Stefan Zweig, última etapa

zweig freudJudío, amigo de Sigmund Freud y de otros intelectuales de la misma cuerda, cosmopolita, con una literatura ajena por completo a cualquier tipo de alucinación racista o nacionalista y fuertemente anclado en dos valores, la cultura y la libertad, estaba claro que Stefan Zweig había nacido para ser una de las bestias negras del nacionalsocialismo. Pero de momento (principio de los años treinta) la verdadera bestia estaba allá, al otro lado de la frontera, mientras nuestro escritor observaba sus movimientos con el temor y la clarividencia que muchos alegres austriacos, y europeos en general, no compartían. 

Cuando, en 1933, el monstruo se hizo con todo el poder en Alemania, los libros de Stefan Zweig, junto con los de otros muchos, no sólo se prohibieron sino que fueron entregados al fuego. En el nuevo orden no cabía la literatura libre, ni el pensamiento libre, ni nada libre.
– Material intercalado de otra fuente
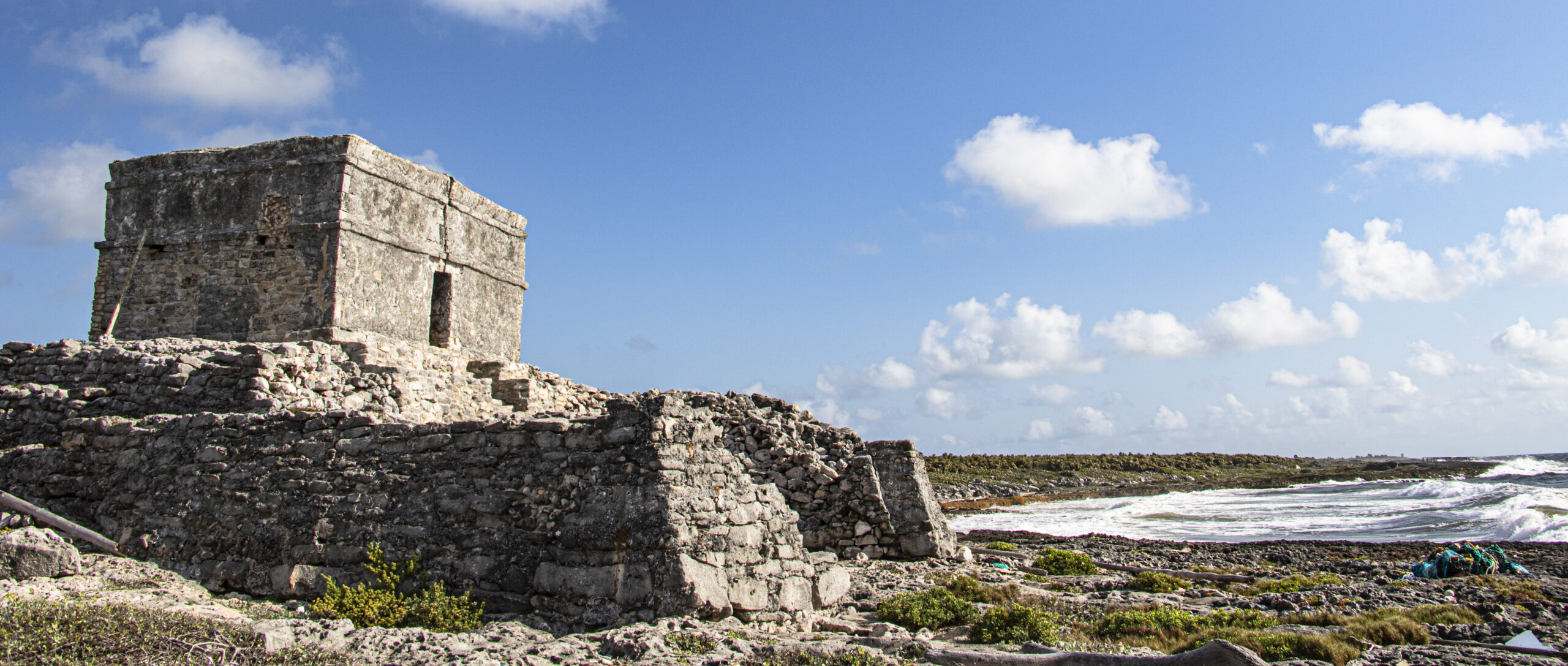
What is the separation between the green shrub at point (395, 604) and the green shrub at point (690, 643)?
5.63 feet

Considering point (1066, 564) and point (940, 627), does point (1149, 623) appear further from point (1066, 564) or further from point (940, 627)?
point (1066, 564)

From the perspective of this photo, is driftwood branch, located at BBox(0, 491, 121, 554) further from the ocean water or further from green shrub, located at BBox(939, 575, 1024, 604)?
the ocean water

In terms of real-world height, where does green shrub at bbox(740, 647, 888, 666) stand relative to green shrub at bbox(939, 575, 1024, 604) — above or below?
above

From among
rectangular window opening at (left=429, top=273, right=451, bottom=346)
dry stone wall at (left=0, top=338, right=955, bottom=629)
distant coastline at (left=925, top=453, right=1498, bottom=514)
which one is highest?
rectangular window opening at (left=429, top=273, right=451, bottom=346)

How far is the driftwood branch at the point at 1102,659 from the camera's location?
20.7 ft

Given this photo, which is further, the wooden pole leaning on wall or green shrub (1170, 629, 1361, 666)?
the wooden pole leaning on wall

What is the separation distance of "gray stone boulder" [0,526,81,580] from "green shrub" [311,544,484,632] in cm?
252

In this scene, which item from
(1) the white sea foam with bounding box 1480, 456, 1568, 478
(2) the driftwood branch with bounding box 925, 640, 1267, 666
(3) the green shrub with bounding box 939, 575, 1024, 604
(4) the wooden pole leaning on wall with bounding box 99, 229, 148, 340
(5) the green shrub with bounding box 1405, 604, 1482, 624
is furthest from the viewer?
(1) the white sea foam with bounding box 1480, 456, 1568, 478

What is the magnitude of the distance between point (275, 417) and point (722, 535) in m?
4.83

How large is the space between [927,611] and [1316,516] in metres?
32.6

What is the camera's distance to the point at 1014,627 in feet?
25.8

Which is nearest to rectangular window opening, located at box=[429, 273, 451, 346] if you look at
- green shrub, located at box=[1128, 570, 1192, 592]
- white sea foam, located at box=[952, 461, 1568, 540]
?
green shrub, located at box=[1128, 570, 1192, 592]

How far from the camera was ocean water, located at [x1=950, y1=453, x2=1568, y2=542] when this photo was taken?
27344 millimetres

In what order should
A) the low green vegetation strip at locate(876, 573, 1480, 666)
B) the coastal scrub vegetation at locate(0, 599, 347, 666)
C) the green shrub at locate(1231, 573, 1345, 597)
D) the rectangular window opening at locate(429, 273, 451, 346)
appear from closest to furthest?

La tradicional cultura alemana, sólida, profunda, sabia, que tantas celebridades de auténtico valor había dado – desde Lutero hasta Thomas Mann, pasando por Leibinz, Kant, Schiller, Goethe, Schopenhauer y tantos otros – fue sustituida por una mitología de play station, que sería absolutamente risible, si no hubiese resultado tan mortífera.

El olor de papel quemado, que en 1934 llegaba hasta Austria, decidió a Zweig a hacer las maletas y trasladarse a Londres. Su esposa no le siguió. Como tantos austriacos, no compartía el pesimismo del marido. Pasó muy poco tiempo para que los hechos dieran la razón al que la tenía: en 1938 Alemania se anexionó Austria. Los viajes esporádicos que Zweig aún hacía para visitar a parientes y amigos se acabaron. Nunca más pudo volver a su tierra. Se había convertido en un apátrida.

El resto de su tiempo – no más de cuatro años – lo pasó en Londres y en América, del Norte y del Sur, donde finalmente se instaló, en la ciudad brasileña de Petrópolis. Seguía escribiendo, seguía comunicándose con los amigos que no habían quedado en el otro lado, pero cada vez era todo más difícil. Por segunda vez a lo largo de su vida, su mundo se había venido abajo. Pero en la primera ocasión, con la caída del Imperio austriaco, había sido diferente; había sido como el despertar del niño a las amargas realidades de la vida, un trance que se supera fácilmente mediante sabios mecanismos de adaptación; para la segunda, no había mecanismo alguno de defensa: los bárbaros habían arrasado la tierra, pisoteando toda brizna de humanidad. Y de esperanza.

El 23 de febrero de 1942, los cuerpos sin vida de Stefan Zweig y de su segunda esposa, Lotte, fueron hallados en su casa de Petrópolis. Suicidio en pareja, como sus antecesores germánicos Heinrich Kleist y el archiduque Rodolfo. Curioso.

Podía haber esperado un poco… Dos años más y habría conocido la liberación de París. Con tres años, habría visto el fin de la guerra. Con trece, habría celebrado la restauración de la república austriaca. Y si hubiese vivido ochentaiún años, habría conocido, justo antes de morir… el probable inicio de la tercera guerra mundial, con la crisis de los misiles de Cuba de 1962. Dejémoslo.

Pero es el caso que Stefan Zweig era una persona impaciente, en el arte como en la vida. En un pasaje de sus memorias, reflexionando sobre la inmensa fama que llegó a alcanzar, se pregunta por el secreto de aquella escritura suya, que cautivó a millones de lectores. Y se responde: “creo que proviene de un defecto mío, a saber: que soy un lector impaciente y temperamental […] me irrita lo prolijo, lo ampuloso y todo lo vago y exaltado, poco claro e indefinido, todo lo que es superficial y retarda la lectura.” Y añade que la fase más importante de su proceso creativo es aquella en que elimina todo lo que considera innecesario, “pues no lamento que, de mil páginas escritas, ochocientas vayan a parar a la papelera y sólo doscientas se conserven como quintaesencia.” Una opción de naturaleza estética que le dio muy buenos resultados.

No de otra naturaleza fue la decisión de quitarse la vida ante la fea presencia de unos tiempos que, sin duda, había que tirar a la papelera.